Today, however, Zeine is ready to show what Ossia can do, and he’s presenting the first public demo of the Cota wireless charging prototype on-stage at Disrupt and revealing his company Ossia publicly for the first time. Despite the fact that no one’s heard of Ossia, the Cota prototype in its current form already managed to deliver power wirelessly to devices over distances of around 10 feet, delivering around 10 percent of the total original source power to recipient devices using the same unlicensed spectrum that powers Wi-Fi, Bluetooth, Zig bee and other wireless communication standards.
“I got fascinated by electromagnetic radiation, the way that light and optics and radio waves are the same thing,” Zeine said, explaining how he got interested in the subject while studying physics as a student. “And I got thinking about ‘what can you really do beyond this?’ there is something about the linearity of physics and the non-linearity of physics. most people are familiar with the linear version, which is the common sense version, where two apples are twice the weight of one, for instance.”
Aims To Drive A Wireless Power About Charging
“In wave theory and electromagnetic systems, you don’t get linearity’s everywhere,” he added, describing the science behind Cota. “There are situations where double could mean for more, like double could mean square, or 3 plus 3 apples could result in a net total of 9 apples, so to speak. When you move from the linear version to the power version, things happen that were quite surprising.”

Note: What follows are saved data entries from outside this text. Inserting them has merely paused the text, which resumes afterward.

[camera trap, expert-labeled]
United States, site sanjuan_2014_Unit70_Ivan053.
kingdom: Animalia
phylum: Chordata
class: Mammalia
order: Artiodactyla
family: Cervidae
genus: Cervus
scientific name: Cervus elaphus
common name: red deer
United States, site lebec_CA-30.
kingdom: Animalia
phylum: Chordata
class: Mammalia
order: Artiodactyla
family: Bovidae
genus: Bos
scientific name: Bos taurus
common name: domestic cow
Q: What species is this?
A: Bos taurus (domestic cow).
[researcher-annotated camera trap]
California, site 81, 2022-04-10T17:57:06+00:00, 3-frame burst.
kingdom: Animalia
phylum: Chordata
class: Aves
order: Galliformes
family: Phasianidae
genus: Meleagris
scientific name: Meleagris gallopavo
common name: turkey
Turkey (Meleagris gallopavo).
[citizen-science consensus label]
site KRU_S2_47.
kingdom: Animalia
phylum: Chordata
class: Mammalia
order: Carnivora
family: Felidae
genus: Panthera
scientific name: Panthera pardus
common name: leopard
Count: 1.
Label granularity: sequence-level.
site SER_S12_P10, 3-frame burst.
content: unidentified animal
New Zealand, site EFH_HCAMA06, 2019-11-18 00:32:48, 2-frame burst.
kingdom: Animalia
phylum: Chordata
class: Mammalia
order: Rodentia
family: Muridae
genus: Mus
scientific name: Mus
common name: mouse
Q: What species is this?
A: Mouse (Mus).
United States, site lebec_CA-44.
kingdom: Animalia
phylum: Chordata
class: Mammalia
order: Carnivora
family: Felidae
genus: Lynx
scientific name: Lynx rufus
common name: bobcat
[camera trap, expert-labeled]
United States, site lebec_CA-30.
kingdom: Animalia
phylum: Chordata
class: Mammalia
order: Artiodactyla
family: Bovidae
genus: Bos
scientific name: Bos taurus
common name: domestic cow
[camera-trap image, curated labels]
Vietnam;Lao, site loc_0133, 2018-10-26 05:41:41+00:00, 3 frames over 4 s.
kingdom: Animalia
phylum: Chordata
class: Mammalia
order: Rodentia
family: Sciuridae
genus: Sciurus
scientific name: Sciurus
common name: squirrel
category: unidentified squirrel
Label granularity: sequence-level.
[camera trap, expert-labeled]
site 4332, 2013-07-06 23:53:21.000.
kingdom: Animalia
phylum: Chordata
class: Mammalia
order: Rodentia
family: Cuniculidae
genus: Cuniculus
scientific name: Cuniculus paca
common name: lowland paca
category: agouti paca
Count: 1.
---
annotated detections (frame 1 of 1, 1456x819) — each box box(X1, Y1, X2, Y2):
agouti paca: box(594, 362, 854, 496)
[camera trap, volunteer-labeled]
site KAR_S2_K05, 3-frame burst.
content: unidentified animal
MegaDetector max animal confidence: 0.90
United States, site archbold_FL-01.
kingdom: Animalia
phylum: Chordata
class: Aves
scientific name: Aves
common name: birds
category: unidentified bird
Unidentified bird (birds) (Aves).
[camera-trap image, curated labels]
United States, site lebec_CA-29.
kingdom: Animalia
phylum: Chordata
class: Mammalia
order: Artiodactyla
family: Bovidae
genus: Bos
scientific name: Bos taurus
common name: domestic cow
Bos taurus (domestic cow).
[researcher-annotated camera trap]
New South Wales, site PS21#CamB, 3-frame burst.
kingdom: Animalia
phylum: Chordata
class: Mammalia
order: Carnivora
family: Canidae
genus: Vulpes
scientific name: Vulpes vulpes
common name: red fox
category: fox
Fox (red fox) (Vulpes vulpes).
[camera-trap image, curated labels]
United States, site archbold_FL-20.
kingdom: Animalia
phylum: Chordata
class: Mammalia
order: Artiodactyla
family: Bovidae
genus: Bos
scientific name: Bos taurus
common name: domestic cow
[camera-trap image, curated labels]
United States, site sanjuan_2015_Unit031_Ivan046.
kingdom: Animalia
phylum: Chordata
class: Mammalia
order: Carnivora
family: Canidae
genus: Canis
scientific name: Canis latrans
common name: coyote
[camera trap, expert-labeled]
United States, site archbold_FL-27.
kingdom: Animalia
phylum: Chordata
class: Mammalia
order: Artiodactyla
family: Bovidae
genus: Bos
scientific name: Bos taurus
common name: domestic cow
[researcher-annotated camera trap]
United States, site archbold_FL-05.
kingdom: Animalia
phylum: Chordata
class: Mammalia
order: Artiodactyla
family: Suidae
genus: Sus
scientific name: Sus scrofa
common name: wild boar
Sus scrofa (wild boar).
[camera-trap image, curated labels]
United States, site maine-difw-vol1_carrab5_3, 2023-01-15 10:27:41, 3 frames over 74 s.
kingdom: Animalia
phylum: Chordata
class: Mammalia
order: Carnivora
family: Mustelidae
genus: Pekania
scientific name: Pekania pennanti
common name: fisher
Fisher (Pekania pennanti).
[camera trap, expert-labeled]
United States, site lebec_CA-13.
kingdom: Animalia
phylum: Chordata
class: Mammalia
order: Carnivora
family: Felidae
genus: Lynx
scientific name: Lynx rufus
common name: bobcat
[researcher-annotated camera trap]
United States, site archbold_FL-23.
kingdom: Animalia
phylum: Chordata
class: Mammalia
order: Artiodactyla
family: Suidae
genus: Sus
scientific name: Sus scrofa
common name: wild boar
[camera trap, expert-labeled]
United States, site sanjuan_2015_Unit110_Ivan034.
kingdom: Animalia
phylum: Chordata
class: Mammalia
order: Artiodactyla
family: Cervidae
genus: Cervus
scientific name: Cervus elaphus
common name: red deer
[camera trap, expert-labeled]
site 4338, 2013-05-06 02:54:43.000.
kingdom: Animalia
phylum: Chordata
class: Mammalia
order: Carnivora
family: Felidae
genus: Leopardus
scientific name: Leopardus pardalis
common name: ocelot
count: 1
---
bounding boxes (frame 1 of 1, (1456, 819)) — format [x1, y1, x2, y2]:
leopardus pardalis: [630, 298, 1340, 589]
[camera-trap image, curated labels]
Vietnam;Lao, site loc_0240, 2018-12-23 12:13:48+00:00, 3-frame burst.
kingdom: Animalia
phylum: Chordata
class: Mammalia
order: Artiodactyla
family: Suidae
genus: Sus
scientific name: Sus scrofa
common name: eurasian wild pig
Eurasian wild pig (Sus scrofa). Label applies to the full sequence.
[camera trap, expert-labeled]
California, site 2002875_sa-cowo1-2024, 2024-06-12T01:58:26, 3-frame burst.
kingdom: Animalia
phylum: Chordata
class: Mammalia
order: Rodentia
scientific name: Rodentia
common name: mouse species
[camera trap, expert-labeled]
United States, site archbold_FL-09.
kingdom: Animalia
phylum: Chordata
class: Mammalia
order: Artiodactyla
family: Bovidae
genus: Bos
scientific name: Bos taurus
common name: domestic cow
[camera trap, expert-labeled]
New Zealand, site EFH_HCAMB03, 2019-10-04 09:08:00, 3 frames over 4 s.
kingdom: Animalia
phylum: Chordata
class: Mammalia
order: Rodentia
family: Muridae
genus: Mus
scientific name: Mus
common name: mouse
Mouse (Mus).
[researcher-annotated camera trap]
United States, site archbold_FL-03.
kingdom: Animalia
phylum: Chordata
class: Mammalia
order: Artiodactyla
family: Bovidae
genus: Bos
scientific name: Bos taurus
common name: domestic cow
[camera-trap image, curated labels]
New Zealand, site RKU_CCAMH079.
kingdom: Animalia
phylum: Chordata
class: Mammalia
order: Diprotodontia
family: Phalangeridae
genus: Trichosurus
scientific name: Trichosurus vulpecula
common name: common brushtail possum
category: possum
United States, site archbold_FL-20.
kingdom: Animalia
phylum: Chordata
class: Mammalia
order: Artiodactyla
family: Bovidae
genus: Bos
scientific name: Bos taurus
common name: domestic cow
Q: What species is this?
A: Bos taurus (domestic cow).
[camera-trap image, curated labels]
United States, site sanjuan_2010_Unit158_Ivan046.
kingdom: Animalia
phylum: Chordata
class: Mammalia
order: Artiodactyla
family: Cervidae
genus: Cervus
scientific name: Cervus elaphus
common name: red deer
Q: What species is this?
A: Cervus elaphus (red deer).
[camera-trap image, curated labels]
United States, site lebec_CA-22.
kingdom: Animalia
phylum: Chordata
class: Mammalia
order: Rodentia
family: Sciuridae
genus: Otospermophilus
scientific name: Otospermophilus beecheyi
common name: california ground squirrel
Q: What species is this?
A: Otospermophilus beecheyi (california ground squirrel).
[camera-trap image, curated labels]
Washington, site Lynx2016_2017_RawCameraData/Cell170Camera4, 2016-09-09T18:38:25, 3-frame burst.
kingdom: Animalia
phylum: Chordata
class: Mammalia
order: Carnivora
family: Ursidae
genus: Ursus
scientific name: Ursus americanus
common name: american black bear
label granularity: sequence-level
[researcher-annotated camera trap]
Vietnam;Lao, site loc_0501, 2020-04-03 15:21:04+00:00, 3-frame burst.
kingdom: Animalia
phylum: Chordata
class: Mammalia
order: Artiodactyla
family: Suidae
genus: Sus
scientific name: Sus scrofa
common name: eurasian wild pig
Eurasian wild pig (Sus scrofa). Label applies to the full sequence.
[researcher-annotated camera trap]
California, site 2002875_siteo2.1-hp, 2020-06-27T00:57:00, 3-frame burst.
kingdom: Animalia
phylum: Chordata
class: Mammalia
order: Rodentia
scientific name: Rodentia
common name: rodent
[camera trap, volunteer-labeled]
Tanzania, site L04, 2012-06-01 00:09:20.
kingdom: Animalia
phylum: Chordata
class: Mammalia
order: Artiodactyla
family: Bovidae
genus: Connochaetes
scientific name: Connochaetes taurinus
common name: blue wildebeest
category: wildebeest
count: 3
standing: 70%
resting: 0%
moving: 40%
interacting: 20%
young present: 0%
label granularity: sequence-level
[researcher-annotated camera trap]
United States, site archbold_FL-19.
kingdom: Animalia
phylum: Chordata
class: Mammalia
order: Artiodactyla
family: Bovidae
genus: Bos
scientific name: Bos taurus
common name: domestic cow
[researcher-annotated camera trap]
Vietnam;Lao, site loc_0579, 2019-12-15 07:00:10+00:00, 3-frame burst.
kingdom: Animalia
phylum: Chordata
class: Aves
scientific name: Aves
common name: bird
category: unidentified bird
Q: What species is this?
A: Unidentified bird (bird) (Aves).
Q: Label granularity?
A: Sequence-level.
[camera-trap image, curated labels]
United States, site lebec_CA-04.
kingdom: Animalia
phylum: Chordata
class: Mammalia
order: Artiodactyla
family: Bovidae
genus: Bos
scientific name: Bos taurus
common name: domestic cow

Zeine started doing computer simulations to figure out what he was on to, but says unlike Thomas Edison, for example, who started with a problem and tried to solve it but came up with many failures before success, he started out with a solution and found many problems that it does solve, including questions around health, safety, interference with other wireless signals, delivering power to multiple devices, non-line of site, around and behind walls and more. “I was always thinking ‘What’s the catch?’,” he said, “But sometimes an invention just solves the problem and goes all the way. This was one of them, we had something here that was much, much different than what people expect.”